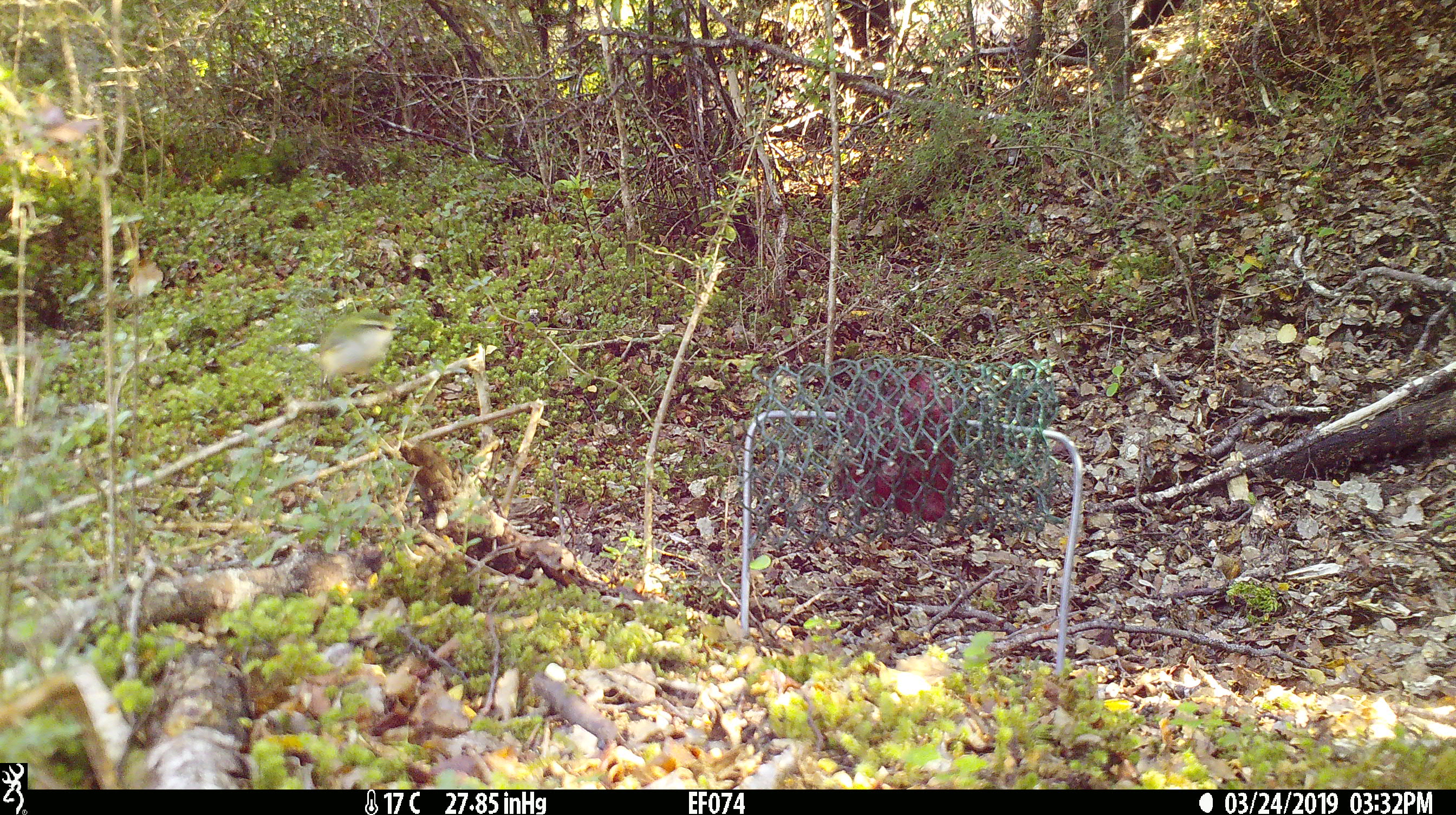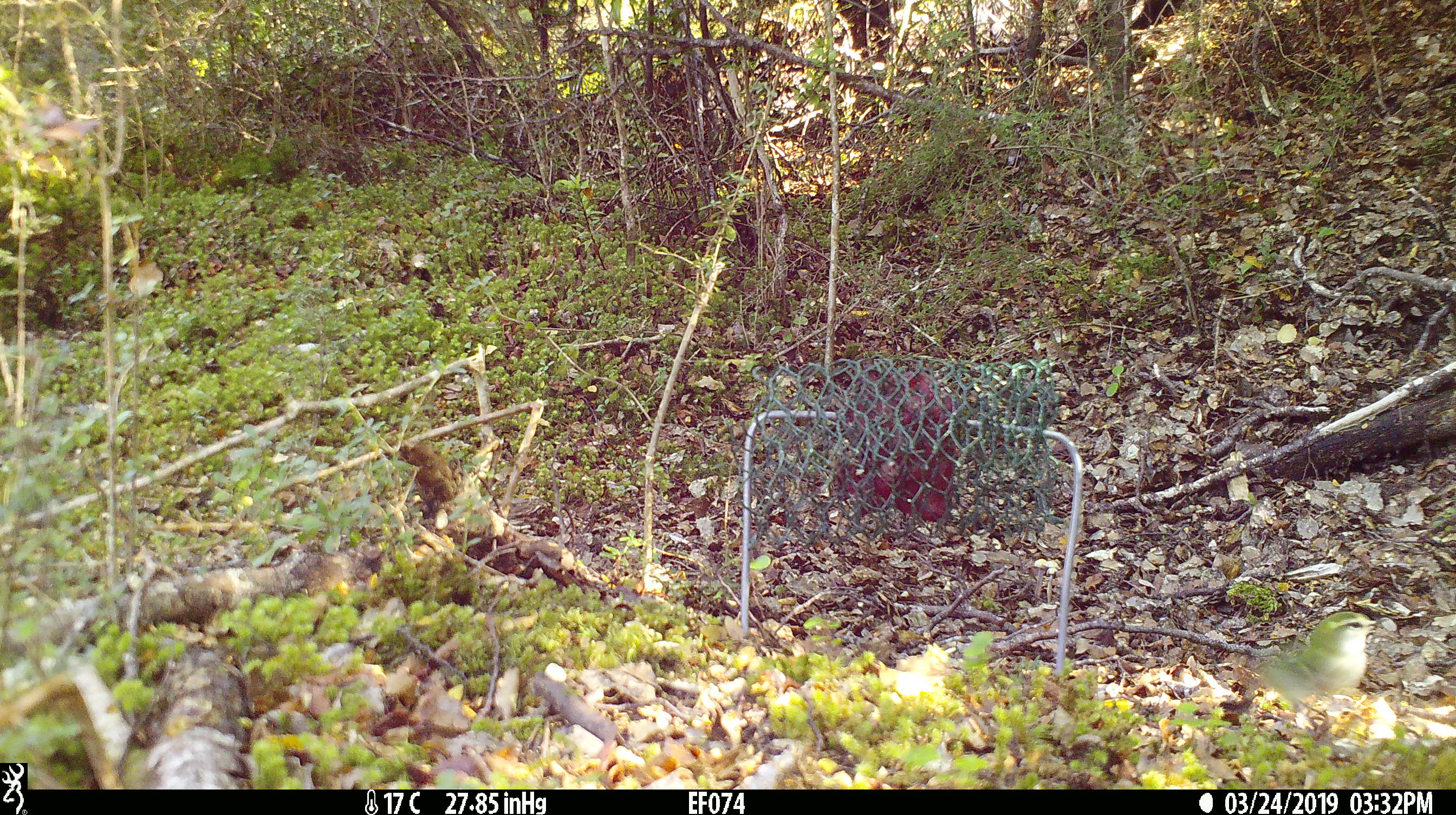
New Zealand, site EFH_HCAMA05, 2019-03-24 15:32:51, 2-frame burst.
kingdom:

== == ==

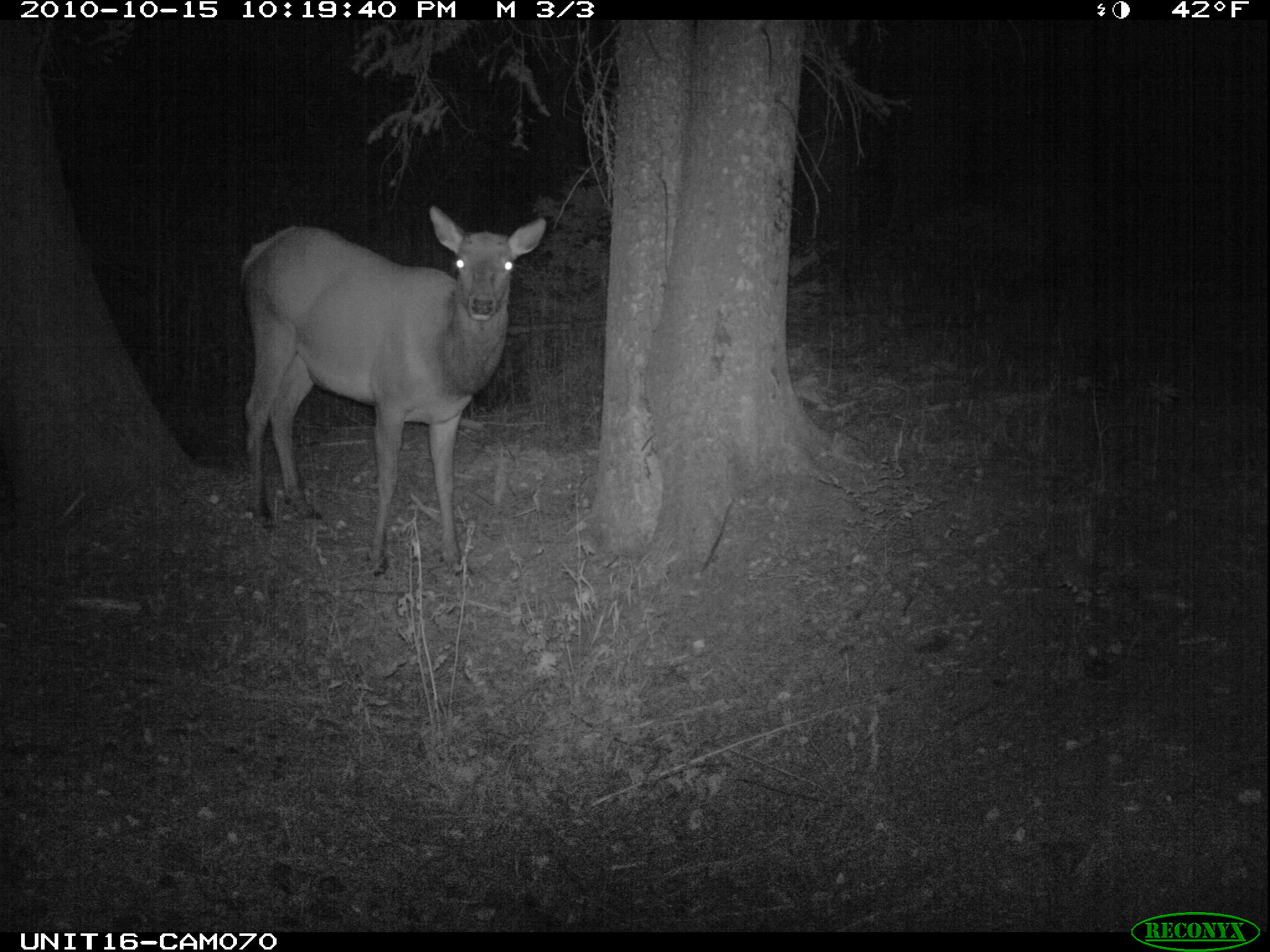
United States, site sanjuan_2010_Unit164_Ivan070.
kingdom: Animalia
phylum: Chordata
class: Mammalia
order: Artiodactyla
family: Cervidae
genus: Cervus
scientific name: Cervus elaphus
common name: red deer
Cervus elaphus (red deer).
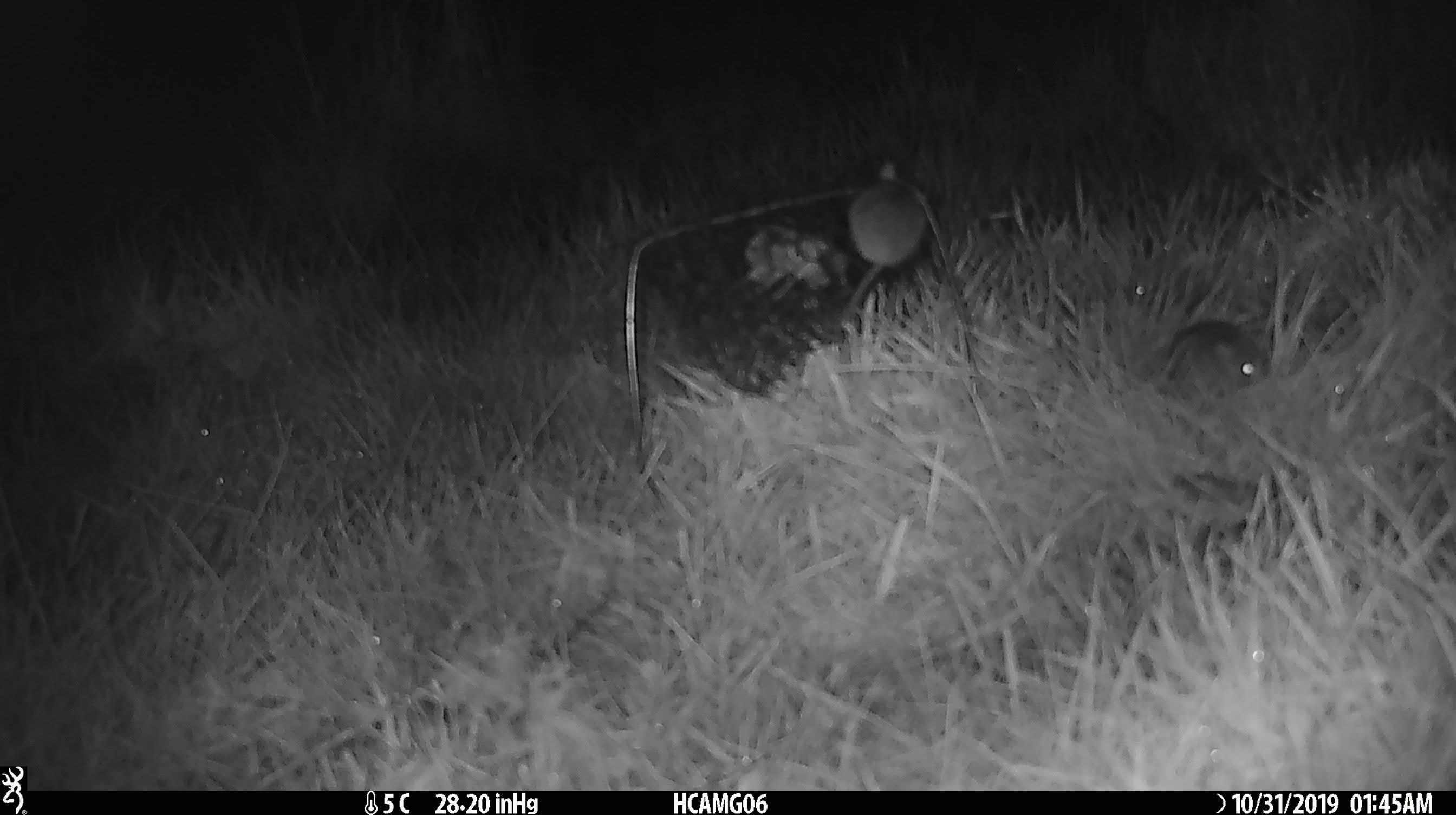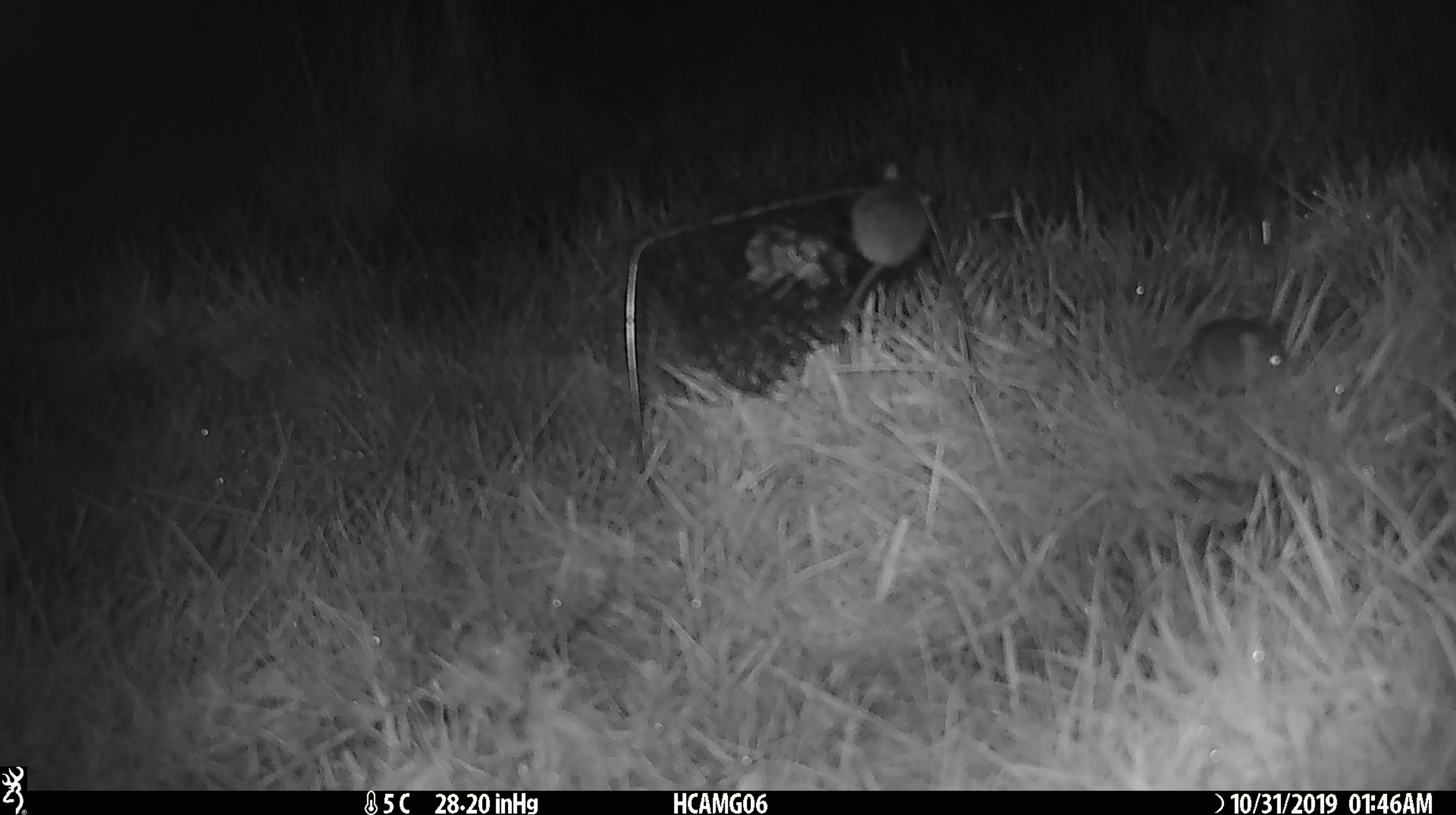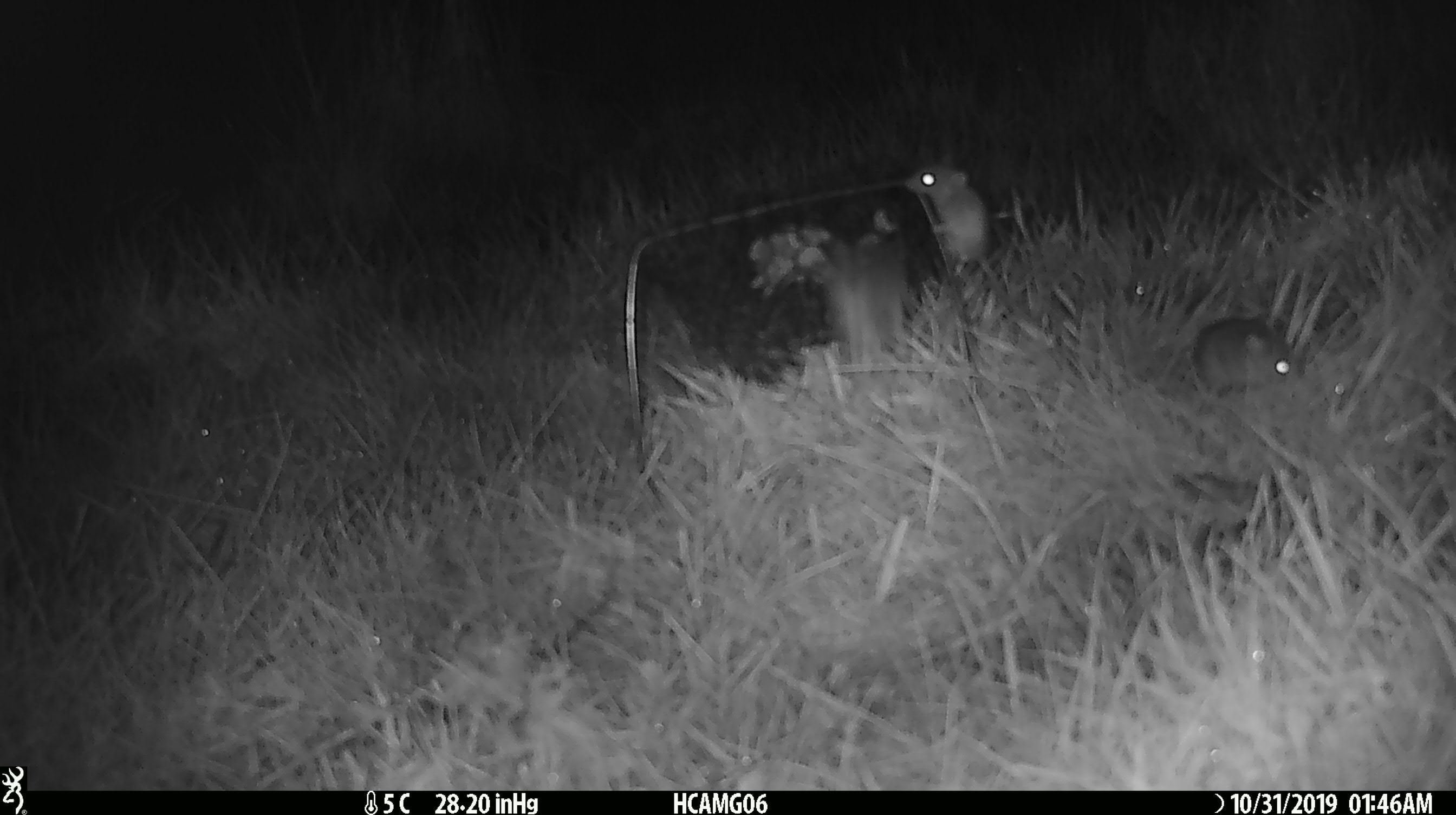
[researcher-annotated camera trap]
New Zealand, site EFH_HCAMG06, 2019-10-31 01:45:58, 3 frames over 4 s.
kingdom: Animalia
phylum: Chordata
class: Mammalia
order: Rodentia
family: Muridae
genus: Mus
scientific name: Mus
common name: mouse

== == ==

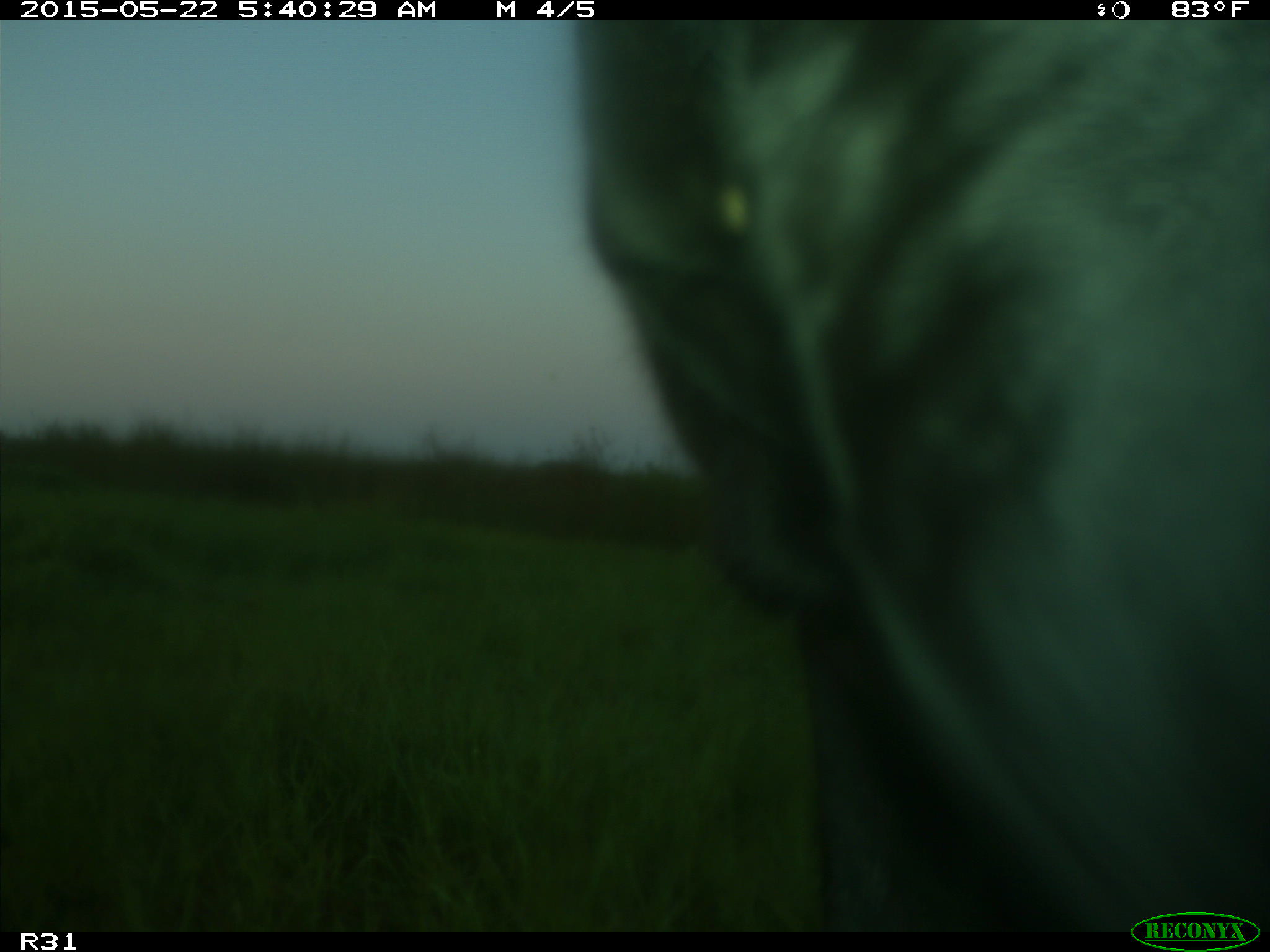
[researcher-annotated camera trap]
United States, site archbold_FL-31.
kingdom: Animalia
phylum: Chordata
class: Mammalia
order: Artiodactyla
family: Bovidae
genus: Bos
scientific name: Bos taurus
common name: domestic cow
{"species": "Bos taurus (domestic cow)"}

== == ==

Where does the word "Zealand" appear in the records? Copy every line that holds it.

- [Task result]
New Zealand, site EFH_HCAMA05, 2019-03-24 15:32:51, 2-frame burst.
New Zealand, site EFH_HCAMG06, 2019-10-31 01:45:58, 3 frames over 4 s.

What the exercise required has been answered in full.